J’envoyai un homme lui dire qu’il pouvait s’approcher sans crainte et quelques minutes après il arrivait au camp: c’était le sheikh Ishaac el Ebed, de la tribu des Risegat. Il était descendu de cheval et, comme je ne voulais pas le mettre à même de se rendre compte de l’effectif de notre troupe, j’allai à sa rencontre en dehors du camp. Il me salua et me remit une lettre de Madibbo, qui dans les termes les plus extravagants me sommait de me rendre.

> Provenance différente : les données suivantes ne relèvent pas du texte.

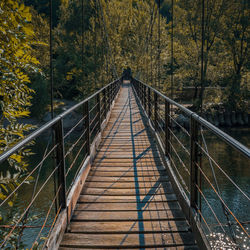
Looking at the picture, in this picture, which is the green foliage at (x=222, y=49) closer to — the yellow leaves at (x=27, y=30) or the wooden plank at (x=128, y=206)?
the wooden plank at (x=128, y=206)

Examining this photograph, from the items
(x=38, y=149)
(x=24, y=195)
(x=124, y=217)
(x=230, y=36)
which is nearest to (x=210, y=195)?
(x=24, y=195)

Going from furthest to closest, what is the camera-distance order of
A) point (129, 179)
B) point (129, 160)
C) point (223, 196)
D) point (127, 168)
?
point (223, 196) → point (129, 160) → point (127, 168) → point (129, 179)

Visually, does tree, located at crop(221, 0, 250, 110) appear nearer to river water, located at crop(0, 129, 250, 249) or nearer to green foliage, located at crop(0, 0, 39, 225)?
river water, located at crop(0, 129, 250, 249)

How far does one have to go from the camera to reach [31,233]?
7000 mm

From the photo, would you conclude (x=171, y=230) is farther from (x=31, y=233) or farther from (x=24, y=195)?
(x=24, y=195)

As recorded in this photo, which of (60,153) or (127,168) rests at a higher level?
(60,153)

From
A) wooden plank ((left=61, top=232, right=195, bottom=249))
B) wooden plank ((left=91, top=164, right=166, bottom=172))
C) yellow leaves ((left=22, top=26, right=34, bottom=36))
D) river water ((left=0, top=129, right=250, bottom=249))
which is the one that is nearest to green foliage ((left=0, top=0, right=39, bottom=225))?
yellow leaves ((left=22, top=26, right=34, bottom=36))

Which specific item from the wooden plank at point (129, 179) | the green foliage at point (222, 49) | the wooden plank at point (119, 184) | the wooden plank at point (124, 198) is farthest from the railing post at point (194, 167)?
the green foliage at point (222, 49)

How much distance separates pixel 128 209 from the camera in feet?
7.90

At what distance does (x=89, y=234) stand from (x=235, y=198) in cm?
668

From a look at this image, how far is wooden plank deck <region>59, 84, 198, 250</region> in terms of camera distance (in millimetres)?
1934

Madibbo rappelait la défaite de Youssouf el Shellali, à laquelle il avait assisté, ainsi que celle de Mansour effendi Hilmi et me suppliait en qualité d’ancien subordonné et de véritable ami, d’ajouter foi à ses paroles. L’homme qu’il avait visité était bien le Mahdi envoyé par Dieu même, et qui lui résistait était perdu et maudit.

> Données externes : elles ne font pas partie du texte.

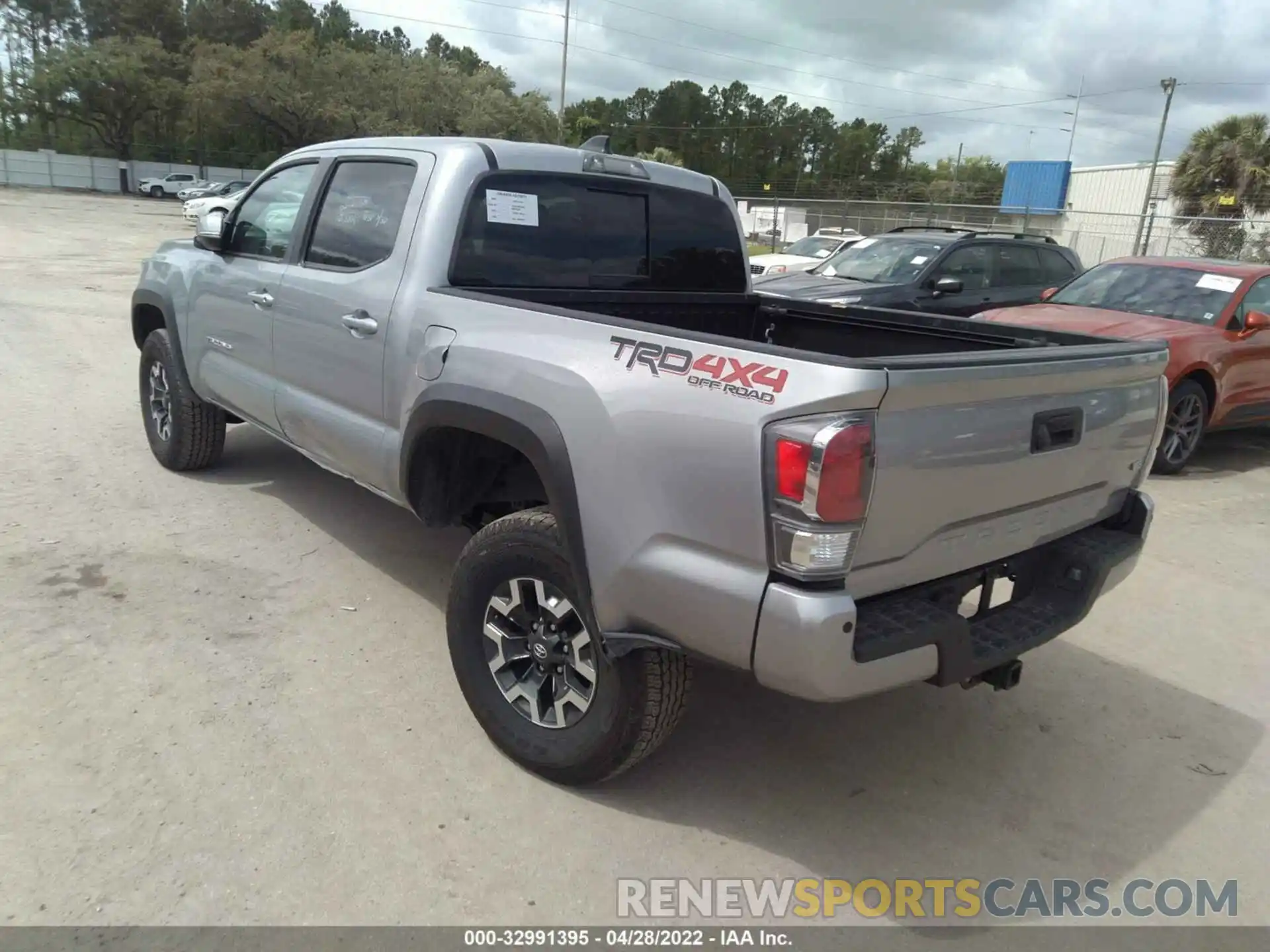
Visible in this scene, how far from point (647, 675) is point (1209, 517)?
5305 mm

Je partis d’un éclat de rire et demandai au sheikh Ishaac, une vieille connaissance, ce qu’il pensait lui-même de la chose. «Seigneur, dit-il, j’ai mangé avec toi le pain et le sel et ne te tromperai pas; tout le pays est en révolution et tout le monde dit qu’il est le véritable Mahdi; si tu es disposé à te rendre à Madibbo, tu n’as rien à craindre de nous.» «Jamais, répondis-je brièvement, je ne mettrai bas les armes devant un Arabe. Va et dis à Madibbo que je veux que mon sort se décide par les armes.»

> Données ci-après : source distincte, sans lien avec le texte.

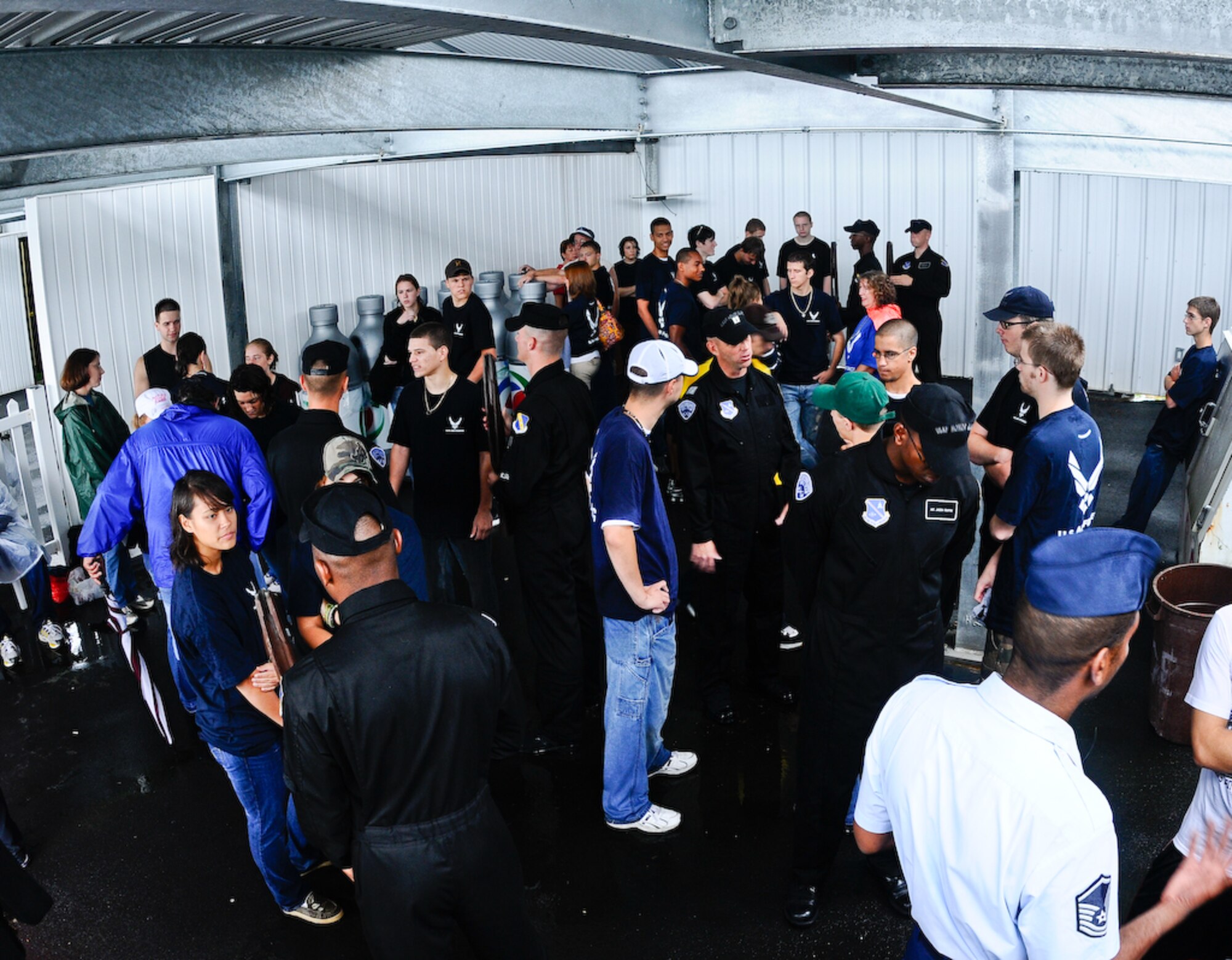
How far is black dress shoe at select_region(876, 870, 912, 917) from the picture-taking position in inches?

«Seigneur, répondit Ishaac, je ne voulais pas te tromper et je t’ai dit la vérité; moi-même je ne combattrai pas contre toi, mais ma tribu ne se trouve plus entre mes mains.»
«Que tu me combattes ou non, cela m’est indifférent, car comme individu tu ne peux qu’augmenter ou diminuer d’une unité la foule de nos ennemis.»—Je me levai et lui tendis la main en signe d’adieu. «Si je suis forcé de marcher au combat contre toi, je t’avertirai auparavant,» dit-il en me serrant la main, puis il remonta sur son cheval et en quelques instants disparut à nos yeux.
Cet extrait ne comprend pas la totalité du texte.